However we know with certainty that in the population we studied

However we know with certainty that in the population we studied here, none of these cardiac abnormalities were present at baseline, meaning that the BNP elevation at baseline was truly unexplained by any prevalent cardiac abnormality. This makes our study selleck products unique as most data on BNP being of prognostic significance over and above echocardiographic abnormalities did not do the comprehensive phenotyping that we did and in particular did not screen for

myocardial ischemia, which is known to independently increase BNP 4, 5, 6, 7 and 16. In previous studies, some of the prognostic significance of BNP over and above resting echocardiographic abnormalities could be attributable to silent myocardial ischemia, which was not tested for in those studies.
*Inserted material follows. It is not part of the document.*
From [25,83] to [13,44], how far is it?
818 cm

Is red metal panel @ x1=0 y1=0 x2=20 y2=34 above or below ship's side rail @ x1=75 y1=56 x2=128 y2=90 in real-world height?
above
However, we have here demonstrated an additional explanation for why BNP is prognostic beyond echocardiographic abnormalities at baseline, which is that baseline BNP can identify those whose LVM will increase with time. A lot of recent data are suggesting that measuring BNP might one day establish a role

for itself in better managing patients with treated hypertension (2). Paget et al. showed that there was a 3-fold increase in mortality in the top versus the bottom tertile of N-terminal pro-BNP in treated hypertensive patients, even after adjusting for traditional risk factors (2). Recent information from the ASCOT trial shows the same (17). These 2 papers suggest that http://www.selleckchem.com/products/Lapatinib-Ditosylate.html BNP could become a measure within individuals at target BP of whether antihypertensive therapy will actually prevent CV events in them or not. In turn, this begs the question of which (treatable) cardiac abnormalities might be causing the residual risk seen in treated hypertensive patients

with a high BNP. Nadir et al. answered that question by showing that treated hypertensive patients with a high BNP had a combination of LVH, LV diastolic dysfunction, LA enlargement, LV systolic dysfunction, and silent ischemia (in that order of frequency) (1). Importantly, many patients had multiple silent cardiac abnormalities. This study extends that information to now show that in those with no cardiac abnormality at baseline, the elevated residual risk identified by Glutathione peroxidase BNP is likely to be also related to future increases in LVM 18 and 19. There are a few likely explanations for our results. A time effect is likely in that a raised intracardiac pressure genuinely precedes the increase in LVM. BNP is a much more sensitive marker for this increased intracardiac pressure owing to its greater reproducibility of repeat measures and a greater measurement range, whereas imaging parameters change over a much smaller range. This means an early subtle elevation in intracardiac pressure can be picked up by BNP before LV abnormalities are either present or detectable on imaging.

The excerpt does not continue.